Observability Is a First-Class Citizen

When something breaks in production, the first question is always: "what happened?" The answer has to be available in under five minutes, without deploying code, without adding logging, without guessing.

The rule: every DTC-built system has structured logs with entity IDs, live state pushed to the UI where users can see it, and durable audit tables that humans can query in SQL.


Structured logs, not string logs

Logs carry structured fields, not formatted strings. Every log line that touches an entity carries that entity's ID:

// Good
tracing::info!(
    quote_id = 44,
    invoice_id = 115400,
    payment_intent = %pi.id,
    "quote approve async chain complete"
);

// Bad
tracing::info!("approved quote 44 with invoice 115400 and PI {}", pi.id);

The difference: the first is queryable. Grep across logs for quote_id=44 and you get every log line that touched that quote across the entire system, not just the ones that happened to format the ID the same way.


Audit tables are queryable

Any operation whose outcome a human might need to investigate after the fact lives in a database table, not just logs.

  • Job queue (job_queue) — every async job, its status, attempts, last error, payload. SELECT * FROM job_queue WHERE status = 'pending' ORDER BY updated_at answers "what's stuck?"
  • Webhook log (webhook_logs) — every inbound webhook, raw payload, signature verification result, processing timestamp.
  • Audit markers (portal_welcome_sent, backfill checkpoints, etc.) — durable records of one-shot operations.

Logs are transient (rotated, sampled, sometimes lost). Tables are durable. Anything the business might want to audit or debug weeks later goes in a table.


Live state pushed to the UI

When an async operation's state changes, users see it change without refreshing. Server-Sent Events (SSE) from the API, hydrated by Postgres LISTEN/NOTIFY so any process can publish and every subscriber receives.

  • Payment processing → "Recording payment" badge that updates to "Paid" when the webhook lands
  • Quote approval chain → inline spinner that becomes the Stripe form when the PI is minted
  • Background job completion → tracker footer updates from "Preparing..." to "Ready to Pay" with no refresh

The UX value is obvious. The debugging value is bigger — when support asks "what's the portal showing the customer right now?" the answer is what they see, and what they see is a live projection of current system state.
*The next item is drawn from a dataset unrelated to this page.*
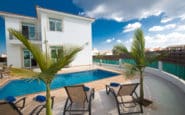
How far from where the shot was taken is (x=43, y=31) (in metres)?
13.8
Correlation IDs across systems

Every request carries a correlation ID that flows into every log line and every outbound API call. If a Halo API call fails, the log line has the portal request ID AND the Halo request ID (from their response header). Join the two and you can debug across system boundaries.


What NOT to log

  • Secrets (API keys, tokens, passwords, PIIs in freeform text). Ever.
  • Whole payloads. Summarize — ID + status + one or two key fields.
  • Every retry in a tight loop. Aggregate — log the decision to retry with the attempt number, not every tick.

Why we do this

  • Time-to-answer. Incident response time is dominated by "finding out what's wrong." Structured logs + audit tables + live UI state collapse that from hours to minutes.
  • Support quality. Techs answer "what's my customer seeing?" in one SQL query instead of reproducing the bug themselves.
  • Compliance. Auditable systems don't just claim to be audited — the audit data exists in tables and has always existed.
  • Self-debugging. A system whose operators can query its state recovers from weird situations faster than one that requires code changes to observe.

When this applies

Every DTC-built system. Observability is not "v2 when we have time" — it's day-one infrastructure.

When it does not apply

Nothing that ships to production. Experimental code that never runs outside a developer's laptop can skip it; anything else, no.